The Nobel Prize is an international award that pays tribute to people or institutions that have contributed to humanity from different disciplines, it seeks to exalt those whose intelligence, commitment and dedication have enabled them to carry out great projects and ideals for the benefit of humanity. It has been awarded in Norway every year since 1901. The Nobel Prize committee wants to carry out a series of studies on the data of the winners of the award, in order to obtain relevant and perhaps curious information, which will help to understand a little more about why certain people have come to win the Nobel Prize. The idea is, following this study, to find correlations between variables and so on. The following questions have then been posed:
- How many Nobel Prizes have been awarded in the world, according to discipline?
- Which are the countries where most Nobel Prize winners were born?
- Have women won more Nobel Prizes than men?
- In which disciplines do men and women mainly excel?
- What are the top 3 South American countries with the most Nobel Prize winners?

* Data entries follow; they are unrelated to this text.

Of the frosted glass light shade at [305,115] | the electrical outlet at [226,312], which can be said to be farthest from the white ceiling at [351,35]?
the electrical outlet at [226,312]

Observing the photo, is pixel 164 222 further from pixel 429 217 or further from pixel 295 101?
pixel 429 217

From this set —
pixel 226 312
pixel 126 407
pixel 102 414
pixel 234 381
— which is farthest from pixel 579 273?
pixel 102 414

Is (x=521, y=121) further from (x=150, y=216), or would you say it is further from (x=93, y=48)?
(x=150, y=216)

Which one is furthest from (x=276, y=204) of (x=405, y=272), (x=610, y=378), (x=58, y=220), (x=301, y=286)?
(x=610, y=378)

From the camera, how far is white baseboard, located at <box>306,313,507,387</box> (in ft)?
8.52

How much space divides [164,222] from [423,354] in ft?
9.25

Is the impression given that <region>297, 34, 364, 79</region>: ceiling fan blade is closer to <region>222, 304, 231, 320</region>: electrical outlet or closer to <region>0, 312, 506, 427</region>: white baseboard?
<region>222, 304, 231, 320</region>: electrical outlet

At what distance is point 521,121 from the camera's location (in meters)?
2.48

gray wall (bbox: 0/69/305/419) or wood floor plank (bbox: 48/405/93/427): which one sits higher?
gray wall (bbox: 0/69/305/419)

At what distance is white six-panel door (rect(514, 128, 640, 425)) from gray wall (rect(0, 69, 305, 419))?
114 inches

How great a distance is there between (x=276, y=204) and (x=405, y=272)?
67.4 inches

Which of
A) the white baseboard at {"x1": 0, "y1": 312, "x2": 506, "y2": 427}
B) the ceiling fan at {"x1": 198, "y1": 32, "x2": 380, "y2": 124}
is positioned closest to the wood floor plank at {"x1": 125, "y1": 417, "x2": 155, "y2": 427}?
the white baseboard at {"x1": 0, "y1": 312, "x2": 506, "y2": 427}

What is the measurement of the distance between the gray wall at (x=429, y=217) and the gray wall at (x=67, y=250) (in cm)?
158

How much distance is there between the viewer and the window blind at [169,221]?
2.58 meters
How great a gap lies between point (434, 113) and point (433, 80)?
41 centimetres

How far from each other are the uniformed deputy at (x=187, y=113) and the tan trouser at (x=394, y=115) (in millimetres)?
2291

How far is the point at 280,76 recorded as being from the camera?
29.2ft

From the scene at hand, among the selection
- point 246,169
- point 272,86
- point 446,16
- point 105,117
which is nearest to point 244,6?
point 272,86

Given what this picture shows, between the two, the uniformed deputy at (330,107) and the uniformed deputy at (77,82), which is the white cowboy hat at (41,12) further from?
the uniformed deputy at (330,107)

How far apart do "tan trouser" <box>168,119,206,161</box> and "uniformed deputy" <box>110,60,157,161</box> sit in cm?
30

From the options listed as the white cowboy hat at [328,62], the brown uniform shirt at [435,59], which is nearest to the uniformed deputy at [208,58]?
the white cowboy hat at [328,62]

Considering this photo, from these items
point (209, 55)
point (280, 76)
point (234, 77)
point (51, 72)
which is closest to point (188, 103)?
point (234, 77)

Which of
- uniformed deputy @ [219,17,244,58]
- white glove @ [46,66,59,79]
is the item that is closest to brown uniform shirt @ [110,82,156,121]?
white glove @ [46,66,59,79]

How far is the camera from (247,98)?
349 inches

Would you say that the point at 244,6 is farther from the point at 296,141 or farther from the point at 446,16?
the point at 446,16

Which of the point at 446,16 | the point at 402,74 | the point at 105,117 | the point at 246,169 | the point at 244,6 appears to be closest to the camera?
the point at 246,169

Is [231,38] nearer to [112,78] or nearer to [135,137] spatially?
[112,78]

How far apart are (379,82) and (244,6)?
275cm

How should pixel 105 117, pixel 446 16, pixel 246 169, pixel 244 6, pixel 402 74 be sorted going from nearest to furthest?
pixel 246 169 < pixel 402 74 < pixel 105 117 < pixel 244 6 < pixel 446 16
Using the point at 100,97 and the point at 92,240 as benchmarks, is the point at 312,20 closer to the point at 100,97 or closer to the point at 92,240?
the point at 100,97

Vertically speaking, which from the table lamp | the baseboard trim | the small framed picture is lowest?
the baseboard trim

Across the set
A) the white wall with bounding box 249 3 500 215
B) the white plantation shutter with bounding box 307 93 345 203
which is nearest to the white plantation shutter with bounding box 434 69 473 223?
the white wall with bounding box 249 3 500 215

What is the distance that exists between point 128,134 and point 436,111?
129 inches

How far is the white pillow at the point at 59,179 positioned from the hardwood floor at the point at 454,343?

- Which is the top 3 countries that have had the most female award winners?
- How many people have won more than one Nobel Prize?
- How many shared Nobel Prizes are there per category?
- How many shared Nobel Prizes are there in total?
There are many ways to answer the above questions. Personally, I am going to use MongoDB to leverage the format of the data. Additionally, I resolved the questions using a MapReduce approach (I know there are situations where it is better to use other kind of strategies)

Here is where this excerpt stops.